It starts the moment I catch a glimpse of myself in the bathroom mirror, squinting past sleep and hope. The Arizona sun might be blazing outside, but inside my brain, the weather is unseasonably grim. There’s a gray cloud parked directly over my head—and it’s not moving anytime soon.
The first thought, before I’ve had coffee, before I’ve had time to armor up, is cruel and quiet:
I hate my body.
No one says it out loud. No one has to. It’s stitched into my skin like a label I never asked for. It’s been there so long, it hums just under the surface—like an annoying appliance I forgot to unplug.
And then, right on cue, comes the inherited fury. I start mentally yelling at my mom, then her mom, and maybe their moms too, for passing down this tangled legacy of body shame and Oompa Loompa genes. I’ve got tree-trunk legs and bingo-wing arms. No waist to speak of. If it weren’t for the gray roots betraying my age, I might be mistaken for someone in her third trimester. With twins.
That’s the interior dialogue. It’s not cute. It’s not motivational. And it doesn’t clock out after the morning shift.
All day long, the dread keeps working overtime.
It taps me on the shoulder when I walk past a window. It reminds me of something cringey I said in a Zoom meeting two years ago. It whispers that everyone I talk to finds me weird, or too much, or secretly annoying. Rationally, I know this isn’t true. Emotionally? I spiral like it’s my cardio.
Even bedtime isn’t safe. I’ll be on the brink of sleep, Kindle warm in my hands, heart a little calmer, when suddenly the dread slinks in like a thief. I put the book down, roll onto my side, and brace for the nightly mental inquisition. It’s the same routine: Review everything I said that day.
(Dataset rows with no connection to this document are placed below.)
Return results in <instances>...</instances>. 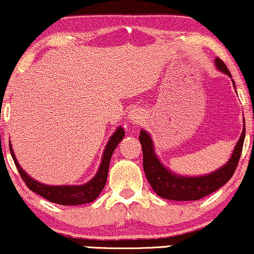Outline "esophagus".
I'll return each mask as SVG.
<instances>
[{"mask_svg": "<svg viewBox=\"0 0 254 254\" xmlns=\"http://www.w3.org/2000/svg\"><path fill=\"white\" fill-rule=\"evenodd\" d=\"M128 119H129V121L132 122L134 126L137 127L142 120V111L140 108H133L132 111L129 112Z\"/></svg>", "mask_w": 254, "mask_h": 254, "instance_id": "obj_1", "label": "esophagus"}]
</instances>
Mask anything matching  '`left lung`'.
Here are the masks:
<instances>
[{
  "label": "left lung",
  "mask_w": 254,
  "mask_h": 254,
  "mask_svg": "<svg viewBox=\"0 0 254 254\" xmlns=\"http://www.w3.org/2000/svg\"><path fill=\"white\" fill-rule=\"evenodd\" d=\"M215 65L219 70L232 77L226 64L220 59H215ZM233 87L236 88L234 81ZM244 139H245V127L234 147L230 160L223 167L201 177H183L171 172L161 164L154 152V143L152 141L151 135L146 130L141 129L139 140L142 147L143 171L147 180L154 192L164 199L175 200V201H190V200L201 199L223 187L233 177L242 155Z\"/></svg>",
  "instance_id": "obj_1"
}]
</instances>
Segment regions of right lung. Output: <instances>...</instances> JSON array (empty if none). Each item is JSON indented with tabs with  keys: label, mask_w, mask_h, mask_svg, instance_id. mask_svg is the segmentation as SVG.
Returning <instances> with one entry per match:
<instances>
[{
	"label": "right lung",
	"mask_w": 254,
	"mask_h": 254,
	"mask_svg": "<svg viewBox=\"0 0 254 254\" xmlns=\"http://www.w3.org/2000/svg\"><path fill=\"white\" fill-rule=\"evenodd\" d=\"M125 136V130L122 127H118L117 130L113 133L111 139L108 140L107 145H106L105 151H103V155L101 159V164H100L99 171L94 175L92 180L83 185H62V186H49V185H45L39 181L34 180L30 178L26 172L22 170V167L18 165L16 160V156L12 151V147L9 142V148H10V153L12 156V160L15 162V166L18 170L21 178L26 183L27 187L33 192L39 194V195L43 196V198L48 200V201L59 203V205L64 206H76L82 205V203L92 202L100 195L102 192L103 187L106 186V181H107L108 175V168L109 162H111V158L113 152L115 151L119 143Z\"/></svg>",
	"instance_id": "obj_1"
}]
</instances>
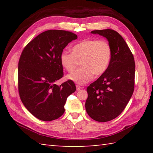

Analyze the tone. The facial expressions. The silences. Did I overshare? Undershare? Was I too much again?
Eventually, exhaustion wins. But not before I whisper a few promises to myself:
Tomorrow, I’ll be better.
I’ll eat cleaner.
I’ll exercise harder.
I’ll be normal.
I’ll write more.
I’ll finish the audiobook chapters I keep avoiding.
I’ll stop being me, basically.
For years, I didn’t have a name for this voice. I thought it was just my own special brand of self-loathing—maybe some leftover trauma sauce drizzled over imposter syndrome and diet culture.
But then I read What My Bones Know by Stephanie Foo. She calls that inner voice “the dread.”
Yes. That’s it exactly.
The dread is real. And it’s exhausting. But naming it? That’s the first time I’ve ever felt like maybe—just maybe—it’s not in charge.